阅读节选
------------------------------------

基于pbs作业系统的集群,支持NIS,NFS服务。
本文最初发在Centos 7 集群搭建
在本文的基础上继续搭建slurm作业系统Centos7集群上搭建slurm作业管理系统
创建用户
useradd -d 用户家目录 -M 用户名
passwd 用户名
# 添加到sudo组
usermod -aG wheel 用户名
挂载安装光盘作为本地yum仓库
没有外网需要安装程序时,可通过挂载光驱/iso文件作为本地仓库
挂载安装光盘
挂载iso文件
mkdir /media/CentOS-7-x86_64-Everything-1908
mount -o loop /opt/source/CentOS-7-x86_64-Everything-1908.iso /media/CentOS-7-x86_64-Everything-1908
or 挂载光驱
mkdir /media/diskOS
mount /dev/cdrom /media/diskOS #挂载光盘
配置光盘为yum源
- 挂载iso/光驱
- 配置yum
cd /etc/yum.repos.d/ #取消网络yum mv CentOS-Base.repo CentOS-Base.repo.bak #配置光盘镜像 vi CentOS-Media.repo
修改
[c7-media] name=CentOS-$releasever - Media #把挂载目录添加到baseurl [c7-media] name=CentOS-$releasever - Media baseurl=file:///media/CentOS-7-x86_64-Everything-1908 #此处添加新的挂载地址 file:///media/cdrom/ file:///media/cdrecorder/ gpgcheck=1 enabled=1 #此处设置1打开 gpgkey=file:///etc/pki/rpm-gpg/RPM-GPG-KEY-CentOS-7
- 安装测试
[root@node8 source]# yum install python 已加载插件:fastestmirror, langpacks Loading mirror speeds from cached hostfile * c7-media: c7-media | 3.6 kB 00:00 #<此处看出已经替换为了光盘的源 正在解决依赖关系 --> 正在检查事务 ---> 软件包 python.x86_64.0.2.7.5-68.el7 将被 升级
EPEL仓库
很多程序的安装在本身的仓库中是没有的,要使用epel进行安装 需要CentOS-Base.repo存在,光盘中没有epel
yum install epel-release
网络配置
改主机名
#永久
hostnamectl --static set-hostname newname
修改更新/etc/hosts
网络
开机启用网卡
vi /etc/sysconfig/network-scripts/ifcfg-eth0
#设置ONBOOT=yes则开机启动
#同时也是网卡配置文件
临时开启
ifup eth0
关闭
ifdown eth0
网卡配置文件规则
vi /etc/sysconfig/network-scripts/ifcfg-ens34 #不同的网卡 ifcfg-跟的后缀不同
TYPE=Ethernet
PROXY_METHOD=none
BROWSER_ONLY=no
BOOTPROTO=dhcp
DEFROUTE=yes
IPV4_FAILURE_FATAL=no
IPV6INIT=yes
IPV6_AUTOCONF=yes
IPV6_DEFROUTE=yes
IPV6_FAILURE_FATAL=no
IPV6_ADDR_GEN_MODE=stable-privacy
NAME=ens34
UUID=bf1e0d23-8b7a-40e0-83e7-1dcbb072206c
DEVICE=ens34
ONBOOT=yes
NIS 账户管理服务器
第十四章、账号控管: NIS 服务器 Centos7- NIS环境搭建 在Centos7上安装NIS Network Information Services (NIS server) 最早应该是称为 Sun Yellow Pages (简称 yp) 一台服务器(管理节点)保存用户账户密码,所有服务器用户都保存在NIS服务器上
- yp-tools :提供 NIS 相关的查寻指令功能
- ypbind :提供 NIS Client 端的设定软件
- ypserv :提供 NIS Server 端的设定软件
- rpcbind :就是 RPC 一定需要的数据啊!

------------------------------------

任务说明 a
把下面的记录逐行照原样抄写一遍,一行也不要漏。

------------------------------------

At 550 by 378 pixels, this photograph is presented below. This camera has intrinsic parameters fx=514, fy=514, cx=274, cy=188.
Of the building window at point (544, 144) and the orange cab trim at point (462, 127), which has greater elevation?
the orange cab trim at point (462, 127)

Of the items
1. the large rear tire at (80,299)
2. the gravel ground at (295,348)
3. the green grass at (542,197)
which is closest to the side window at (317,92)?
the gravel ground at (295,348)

------------------------------------

任务说明 b
根据阅读节选回答:
(i) 把用户加入sudo组用的是哪条命令?
(ii) 永久修改主机名用的是哪条命令?
(iii) NIS最早被称为什么?

正确答案 a
At 550 by 378 pixels, this photograph is presented below. This camera has intrinsic parameters fx=514, fy=514, cx=274, cy=188.
Of the building window at point (544, 144) and the orange cab trim at point (462, 127), which has greater elevation?
the orange cab trim at point (462, 127)

Of the items
1. the large rear tire at (80,299)
2. the gravel ground at (295,348)
3. the green grass at (542,197)
which is closest to the side window at (317,92)?
the gravel ground at (295,348)

正确答案 b
(i) usermod -aG wheel 用户名
(ii) hostnamectl --static set-hostname newname
(iii) Sun Yellow Pages(简称 yp)